Sabiá Canuto é o nome artístico do poeta e professor Alex Canuto de Melo. Descendente de pais e avós nordestinos, ele nasceu na Ceilândia no mesmo ano da inauguração da Casa do Cantador, e no Dia Nacional do Forró, 13 de dezembro, aniversário de Luiz Gonzaga, o Rei do Baião.

“Meu nome é Ceilândia

Do rap e repente

Da rima que pulsa

Da boca da gente

Da feira lotada

Da massa fervente.

(…)

Eu sou resistência

No verso rimado

Seja no repente

No rap afiado

E o teu desaforo

Não tem meu gingado.”

Sabiá Canuto

Coincidências que formaram parte da identidade de Canuto, criando raízes profundas com o Nordeste, moldando seu jeito próprio de pensar e de se expressar no mundo. É assim que o poeta se vê como um cidadão “ceilandestino”, neologismo criado para abarcar essa identidade de quem nasce no DF e possui a ancestralidade da gente oriunda do Nordeste.

“Um ceilandestino, filho de avô sanfoneiro e de avó rezadeira, que cresceu ao som do forró, do rap e do rock brasiliense. Um ceilandestino que vibra com a história de resistência das origens de sua cidade. A história dos primeiros moradores pelo direito à moradia, a famosa campanha de erradicações, tudo que constitui a história dessa que é hoje a maior cidade do DF e que abriga também o maior São João do Cerrado, referência para o Brasil inteiro”, celebra o artista.

PALÁCIO DA POESIA

Provenientes de um povo festeiro, caloroso e cheio de tradições, as cantorias realizadas nas praças e calçadas de Ceilândia chamaram a atenção do poder público para a necessidade de um espaço que abrigasse todas as manifestações artísticas existentes na região.

Os cantadores, repentistas e poetas da época, que ocupavam a famosa Caixa D’água e a Feira Central de Ceilândia, clamavam por um lugar de cultura. Foi em novembro de 1986 que o sonho foi realizado, com a inauguração da Casa do Cantador.

Conhecida como “Palácio da Poesia”, a Casa do Cantador foi projetada pelo arquiteto Oscar Niemeyer, com inspiração na canção “Asa Branca”, do grande ícone do baião Luiz Gonzaga. Presente para os imigrantes nordestinos, o monumento entra para a história por ser o único projeto de Niemeyer no DF realizado fora do Plano Piloto.

“A Casa do Cantador é onde pulsa o coração do nordestino no Distrito Federal. Um ponto de encontro cultural de todas essas manifestações populares, sobretudo aquelas de raízes nordestinas, embora esteja sempre aberta para acolher outras vertentes”, endossa Bartolomeu Rodrigues, reconhecendo o significado do espaço cultural para o povo ceilandense.

De casa nova, a cidade enalteceu raízes, dizeres, expressões artísticas e movimentos diversos do povo nordestino. O ponto de cultura gerenciado pela Secec se tornou símbolo histórico e cultural de Ceilândia e do Brasil, com um papel significativo na difusão, acessibilidade e capacitação cultural, promovendo a democratização da arte à sua população.

☆ ☆ ☆ ☆ ☆ ☆ ☆

Reescreva o trecho sobre Sabiá Canuto, tudo desde "Coincidências que formaram" até "celebra o artista.", trocando "DF" por "Distrito Federal".

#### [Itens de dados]
☆ ☆ ☆ ☆ ☆ ☆ ☆

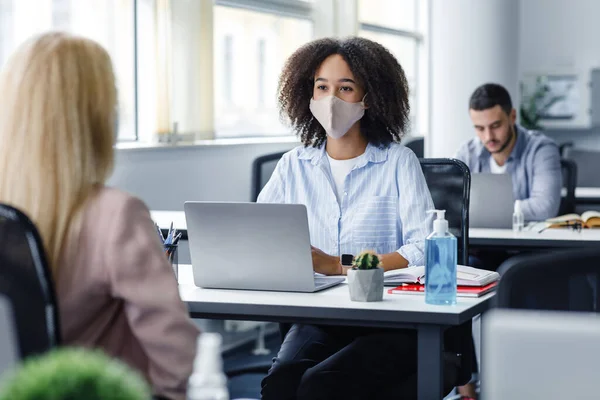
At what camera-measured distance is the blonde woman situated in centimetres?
133

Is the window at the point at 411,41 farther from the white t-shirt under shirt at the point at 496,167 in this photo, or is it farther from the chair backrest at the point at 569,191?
the white t-shirt under shirt at the point at 496,167

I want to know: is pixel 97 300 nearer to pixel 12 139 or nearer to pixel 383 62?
pixel 12 139

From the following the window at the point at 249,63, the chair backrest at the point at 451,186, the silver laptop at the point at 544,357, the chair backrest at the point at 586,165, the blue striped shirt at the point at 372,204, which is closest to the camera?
the silver laptop at the point at 544,357

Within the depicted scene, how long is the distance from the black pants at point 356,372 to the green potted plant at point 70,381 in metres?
1.70

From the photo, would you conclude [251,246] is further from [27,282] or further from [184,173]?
[184,173]

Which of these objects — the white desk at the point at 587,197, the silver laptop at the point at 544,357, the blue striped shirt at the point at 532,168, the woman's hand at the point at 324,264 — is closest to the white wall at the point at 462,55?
the white desk at the point at 587,197

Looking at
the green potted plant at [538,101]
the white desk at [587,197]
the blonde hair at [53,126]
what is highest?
the green potted plant at [538,101]

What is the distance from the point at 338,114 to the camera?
2.76m

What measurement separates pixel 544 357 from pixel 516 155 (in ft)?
12.8

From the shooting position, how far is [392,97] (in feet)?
9.25

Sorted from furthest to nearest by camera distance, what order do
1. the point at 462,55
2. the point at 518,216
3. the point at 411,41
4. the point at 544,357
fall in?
the point at 411,41 → the point at 462,55 → the point at 518,216 → the point at 544,357

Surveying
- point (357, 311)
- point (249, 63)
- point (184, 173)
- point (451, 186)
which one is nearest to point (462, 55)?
point (249, 63)

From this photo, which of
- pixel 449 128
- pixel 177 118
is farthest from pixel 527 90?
pixel 177 118

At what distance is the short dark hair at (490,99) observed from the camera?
14.7ft
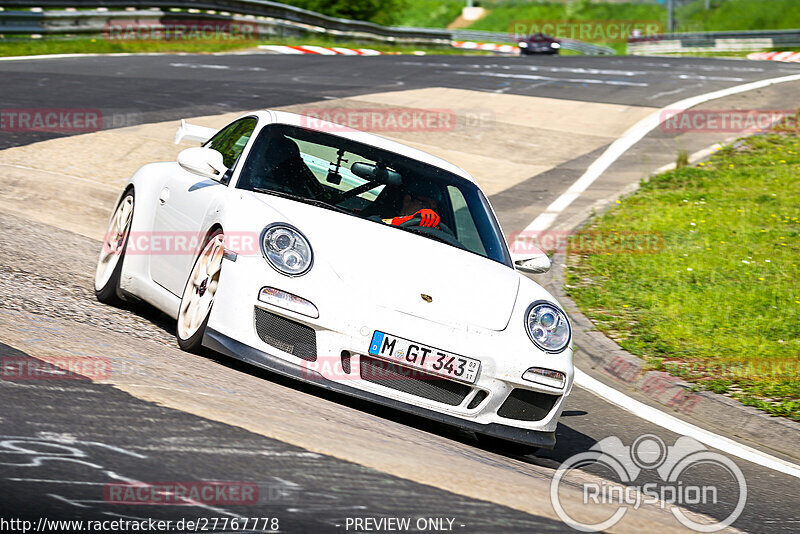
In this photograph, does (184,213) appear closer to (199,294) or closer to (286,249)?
(199,294)

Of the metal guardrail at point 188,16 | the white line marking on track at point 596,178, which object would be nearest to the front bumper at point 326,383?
the white line marking on track at point 596,178

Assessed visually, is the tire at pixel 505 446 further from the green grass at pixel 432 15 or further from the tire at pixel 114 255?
the green grass at pixel 432 15

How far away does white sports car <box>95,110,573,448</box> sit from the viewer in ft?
15.9

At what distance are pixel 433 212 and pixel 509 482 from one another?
90.5 inches

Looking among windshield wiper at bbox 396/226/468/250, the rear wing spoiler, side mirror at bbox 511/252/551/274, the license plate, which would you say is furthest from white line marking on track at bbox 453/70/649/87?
the license plate

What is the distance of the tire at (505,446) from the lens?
522cm

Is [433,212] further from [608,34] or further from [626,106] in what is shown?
[608,34]

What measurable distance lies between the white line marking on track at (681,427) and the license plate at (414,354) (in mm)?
2216

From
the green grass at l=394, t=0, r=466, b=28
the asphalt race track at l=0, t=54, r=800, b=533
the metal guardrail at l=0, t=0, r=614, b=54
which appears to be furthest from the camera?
the green grass at l=394, t=0, r=466, b=28

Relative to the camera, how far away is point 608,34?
69.4 m

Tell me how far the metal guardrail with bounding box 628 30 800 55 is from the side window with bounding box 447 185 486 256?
36868 millimetres

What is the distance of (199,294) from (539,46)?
42.7m

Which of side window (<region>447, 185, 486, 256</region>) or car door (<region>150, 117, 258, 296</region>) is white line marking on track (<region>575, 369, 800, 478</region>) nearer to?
side window (<region>447, 185, 486, 256</region>)

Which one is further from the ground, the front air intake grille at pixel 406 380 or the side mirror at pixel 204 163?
the side mirror at pixel 204 163
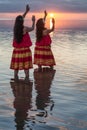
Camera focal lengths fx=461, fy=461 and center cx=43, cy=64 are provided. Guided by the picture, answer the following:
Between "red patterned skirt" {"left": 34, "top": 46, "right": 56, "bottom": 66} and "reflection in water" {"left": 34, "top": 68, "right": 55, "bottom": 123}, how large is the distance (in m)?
0.30

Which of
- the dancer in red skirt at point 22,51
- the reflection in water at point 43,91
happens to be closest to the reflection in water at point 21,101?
the reflection in water at point 43,91

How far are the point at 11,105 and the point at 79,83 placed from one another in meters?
3.56

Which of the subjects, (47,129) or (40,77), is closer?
Answer: (47,129)

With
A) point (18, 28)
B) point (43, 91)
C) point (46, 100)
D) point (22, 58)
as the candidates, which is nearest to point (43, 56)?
point (22, 58)

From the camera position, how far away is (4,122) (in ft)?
30.8

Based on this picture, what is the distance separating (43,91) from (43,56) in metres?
4.22

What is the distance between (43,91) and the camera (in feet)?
41.7

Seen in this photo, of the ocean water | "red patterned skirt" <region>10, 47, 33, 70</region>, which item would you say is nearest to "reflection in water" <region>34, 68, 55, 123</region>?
the ocean water

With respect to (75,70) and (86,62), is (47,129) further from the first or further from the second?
(86,62)

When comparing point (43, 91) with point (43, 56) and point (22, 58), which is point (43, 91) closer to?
point (22, 58)

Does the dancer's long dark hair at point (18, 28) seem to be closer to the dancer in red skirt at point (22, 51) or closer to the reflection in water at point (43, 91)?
the dancer in red skirt at point (22, 51)

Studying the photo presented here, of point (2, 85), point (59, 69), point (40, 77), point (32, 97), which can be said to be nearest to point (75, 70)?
point (59, 69)

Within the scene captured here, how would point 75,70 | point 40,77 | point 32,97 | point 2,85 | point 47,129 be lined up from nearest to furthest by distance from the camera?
point 47,129 < point 32,97 < point 2,85 < point 40,77 < point 75,70

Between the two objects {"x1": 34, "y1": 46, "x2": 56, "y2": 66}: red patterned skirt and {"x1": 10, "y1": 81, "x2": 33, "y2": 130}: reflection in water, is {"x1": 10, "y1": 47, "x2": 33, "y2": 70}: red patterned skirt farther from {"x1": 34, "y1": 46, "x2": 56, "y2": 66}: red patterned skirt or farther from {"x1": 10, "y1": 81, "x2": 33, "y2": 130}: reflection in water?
{"x1": 34, "y1": 46, "x2": 56, "y2": 66}: red patterned skirt
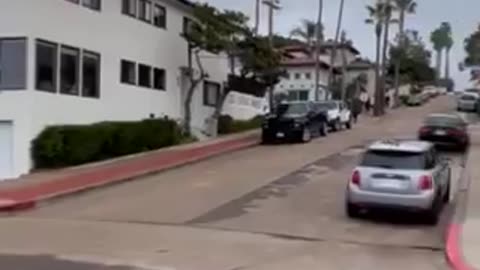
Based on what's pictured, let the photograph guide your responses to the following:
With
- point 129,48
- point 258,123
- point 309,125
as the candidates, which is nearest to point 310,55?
point 258,123

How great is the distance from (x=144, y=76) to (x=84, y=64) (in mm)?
5985

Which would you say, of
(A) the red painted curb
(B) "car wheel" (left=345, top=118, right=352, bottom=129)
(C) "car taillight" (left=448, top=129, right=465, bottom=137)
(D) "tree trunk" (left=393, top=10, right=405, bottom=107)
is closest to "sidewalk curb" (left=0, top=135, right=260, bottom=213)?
(C) "car taillight" (left=448, top=129, right=465, bottom=137)

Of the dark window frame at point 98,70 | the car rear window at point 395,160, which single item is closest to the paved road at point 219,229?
the car rear window at point 395,160

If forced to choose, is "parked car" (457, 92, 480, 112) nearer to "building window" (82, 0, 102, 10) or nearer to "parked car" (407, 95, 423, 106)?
"parked car" (407, 95, 423, 106)

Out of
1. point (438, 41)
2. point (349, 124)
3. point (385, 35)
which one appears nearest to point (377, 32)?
point (385, 35)

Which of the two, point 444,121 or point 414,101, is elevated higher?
point 414,101

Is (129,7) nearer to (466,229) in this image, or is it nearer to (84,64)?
(84,64)

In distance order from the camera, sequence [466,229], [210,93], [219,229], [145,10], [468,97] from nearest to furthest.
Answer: [466,229], [219,229], [145,10], [210,93], [468,97]

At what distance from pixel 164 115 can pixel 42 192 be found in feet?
55.0

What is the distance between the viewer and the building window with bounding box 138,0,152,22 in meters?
36.1

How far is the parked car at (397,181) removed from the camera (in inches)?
698

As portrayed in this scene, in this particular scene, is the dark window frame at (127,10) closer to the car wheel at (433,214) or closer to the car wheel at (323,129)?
the car wheel at (323,129)

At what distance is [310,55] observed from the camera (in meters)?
96.8

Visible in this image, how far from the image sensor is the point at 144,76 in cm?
3681
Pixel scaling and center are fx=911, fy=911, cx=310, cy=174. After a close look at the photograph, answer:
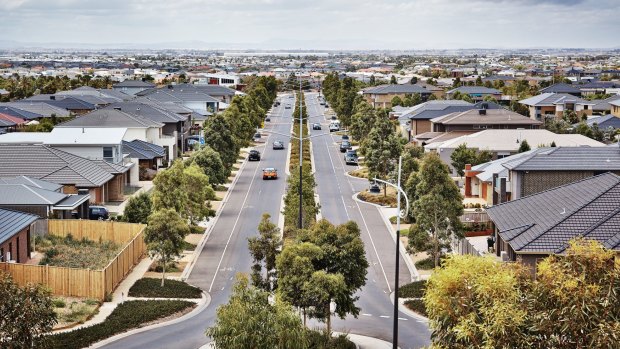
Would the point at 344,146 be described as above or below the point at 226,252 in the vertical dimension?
above

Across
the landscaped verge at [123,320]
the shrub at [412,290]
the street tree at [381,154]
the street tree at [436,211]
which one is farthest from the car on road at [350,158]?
the landscaped verge at [123,320]

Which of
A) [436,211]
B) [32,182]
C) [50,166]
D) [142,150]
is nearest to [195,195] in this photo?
[32,182]

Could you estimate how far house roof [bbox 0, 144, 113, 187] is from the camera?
6769 centimetres

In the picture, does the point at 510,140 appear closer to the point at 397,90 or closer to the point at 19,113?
the point at 19,113

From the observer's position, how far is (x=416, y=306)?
4259 cm

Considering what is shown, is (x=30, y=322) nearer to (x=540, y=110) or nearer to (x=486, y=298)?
(x=486, y=298)

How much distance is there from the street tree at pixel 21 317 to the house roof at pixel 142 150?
191 feet

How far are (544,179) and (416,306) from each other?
17.6 metres

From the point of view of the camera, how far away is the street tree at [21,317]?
28062 mm

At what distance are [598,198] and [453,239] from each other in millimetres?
13891

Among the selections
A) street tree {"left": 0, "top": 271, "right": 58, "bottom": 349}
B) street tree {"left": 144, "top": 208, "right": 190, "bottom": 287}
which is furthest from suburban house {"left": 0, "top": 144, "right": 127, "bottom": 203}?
street tree {"left": 0, "top": 271, "right": 58, "bottom": 349}

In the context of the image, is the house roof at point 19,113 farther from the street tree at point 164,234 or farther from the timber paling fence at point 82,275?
the street tree at point 164,234

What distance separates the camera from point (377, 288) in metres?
47.2

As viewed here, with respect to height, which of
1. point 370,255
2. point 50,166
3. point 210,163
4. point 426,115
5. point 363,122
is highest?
point 426,115
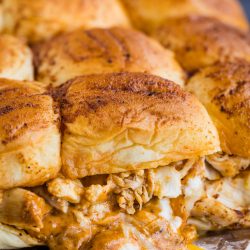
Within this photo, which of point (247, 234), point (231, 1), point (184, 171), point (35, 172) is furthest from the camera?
point (231, 1)

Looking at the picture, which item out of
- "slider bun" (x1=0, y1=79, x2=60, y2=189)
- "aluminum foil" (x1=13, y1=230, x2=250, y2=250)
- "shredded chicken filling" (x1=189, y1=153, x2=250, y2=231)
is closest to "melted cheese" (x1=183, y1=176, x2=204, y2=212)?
"shredded chicken filling" (x1=189, y1=153, x2=250, y2=231)

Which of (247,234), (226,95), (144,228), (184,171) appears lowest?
(247,234)

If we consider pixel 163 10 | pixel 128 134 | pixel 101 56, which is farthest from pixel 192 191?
pixel 163 10

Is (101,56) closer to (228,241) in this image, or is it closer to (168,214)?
(168,214)

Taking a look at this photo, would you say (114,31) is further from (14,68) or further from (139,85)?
(139,85)

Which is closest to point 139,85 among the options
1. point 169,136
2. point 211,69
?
point 169,136

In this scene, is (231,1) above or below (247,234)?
above

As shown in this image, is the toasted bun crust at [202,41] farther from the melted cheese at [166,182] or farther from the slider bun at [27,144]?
the slider bun at [27,144]

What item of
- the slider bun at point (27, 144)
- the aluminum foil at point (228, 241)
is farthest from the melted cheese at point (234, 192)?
the slider bun at point (27, 144)
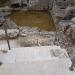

☆ ☆ ☆ ☆ ☆ ☆ ☆

#### [RESPOSTA DA TAREFA]
Coincidências que formaram parte da identidade de Canuto, criando raízes profundas com o Nordeste, moldando seu jeito próprio de pensar e de se expressar no mundo. É assim que o poeta se vê como um cidadão “ceilandestino”, neologismo criado para abarcar essa identidade de quem nasce no Distrito Federal e possui a ancestralidade da gente oriunda do Nordeste.

“Um ceilandestino, filho de avô sanfoneiro e de avó rezadeira, que cresceu ao som do forró, do rap e do rock brasiliense. Um ceilandestino que vibra com a história de resistência das origens de sua cidade. A história dos primeiros moradores pelo direito à moradia, a famosa campanha de erradicações, tudo que constitui a história dessa que é hoje a maior cidade do Distrito Federal e que abriga também o maior São João do Cerrado, referência para o Brasil inteiro”, celebra o artista.